> **PASSAGE SHOWN**:
[Start of section]

We Turn the Page

Earlier this evening, I attended the wake of a family friend. Twenty-three years ago, my parents began a "Gourmet Club," a semiannual event where five couples collaborated on a menu and made an evening of the meal. Mom and Dad discovered the concept when they lived in Maryland. The East Coast being what it is, that club was enormous; my folks were a substitute couple and attended only one dinner in six years. Not so with this club: the objective was fine cuisine and happy times. They started with countries: France first, then every other country in Europe. Some Eastern and African cuisine was attempted, wherein my mother discovered some kind of Ethiopian soup to be the only foodstuff on the face of the planet she didn't exactly care for. As years passed, they simplified and settled on making delicious meals from wherever a recipe may have traveled.

Each of the five couples had children, and early on a Gourmet Club Picnic heralded the end of the summer - the memories are too profuse and fragmentary to list here, but through the wealth of them I can describe the personality and foibles of every one of us kids. Two couples' children were younger than my sister and I; the other two each had a pair of boys who were roughly our own ages. The two eldest boys were, as I remember, best of friends; and they were all precocious, smart, agile and inventive. I admired them. Picnics always came after great anticipation.

[End of section]

> **PROVIDED DATA**:
[Start of section]

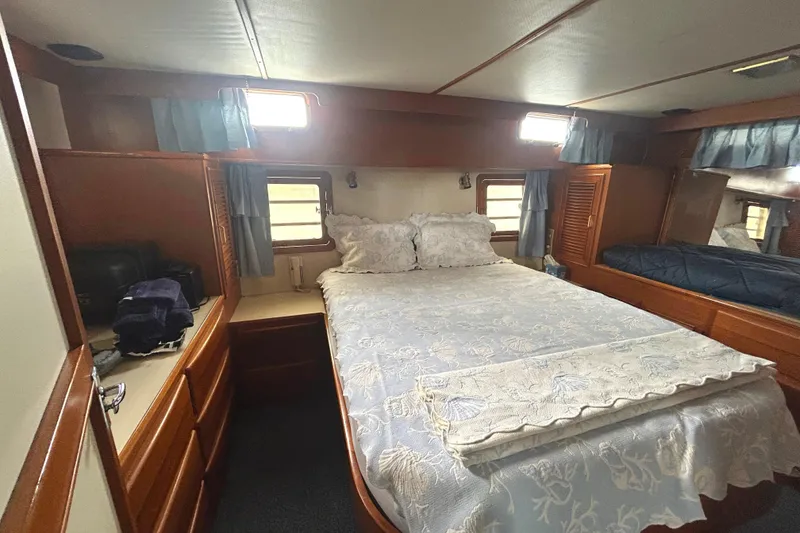 Slide: The Image of 1988 CHB Ponderosa Motor Yacht bedroom with cozy bed, wooden cabinetry, and natural light. - 19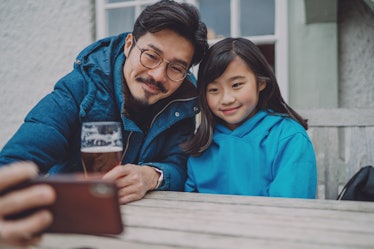 Young handsome dad taking selfie with his lovely daughter while enjoying beer in pub garden.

[End of section]

> **TASKS TO COMPLETE**:
[A] In the Gourmet Club essay, list the adjectives that come right after the words "they were all".
[B] Continue the Gourmet Club essay from the point where it stops.

> **ANSWER SECTION**:
[A] precocious, smart, agile, inventive

[B]
I occasionally played with the two sons of the woman for which this is written; the older son, two years older than me and a mechanical genius, was on my Odyssey of the Mind team in sixth grade. For the next year or so we struck up a congenial relationship, succeeding in making OM State Finals, playing on a softball team and happily trading computer games that now cannot be called anything but vintage.

In 1986, one of the couples - really, the husband and wife who were the consummate entertainers and succeeded in bridging the others - moved to Indianapolis. Dinners and picnics were never quite as lively again; but the club stayed together and the remaining couples' enjoyment of one another endured. Time passed. As everyone in the gourmet club, primaries and secondaries, grew older, the club met less often. Once the children were no longer children but independent high schoolers, the picnics ended. But the club's four couples met every so often, and the children, not really so close, still never forgot one another.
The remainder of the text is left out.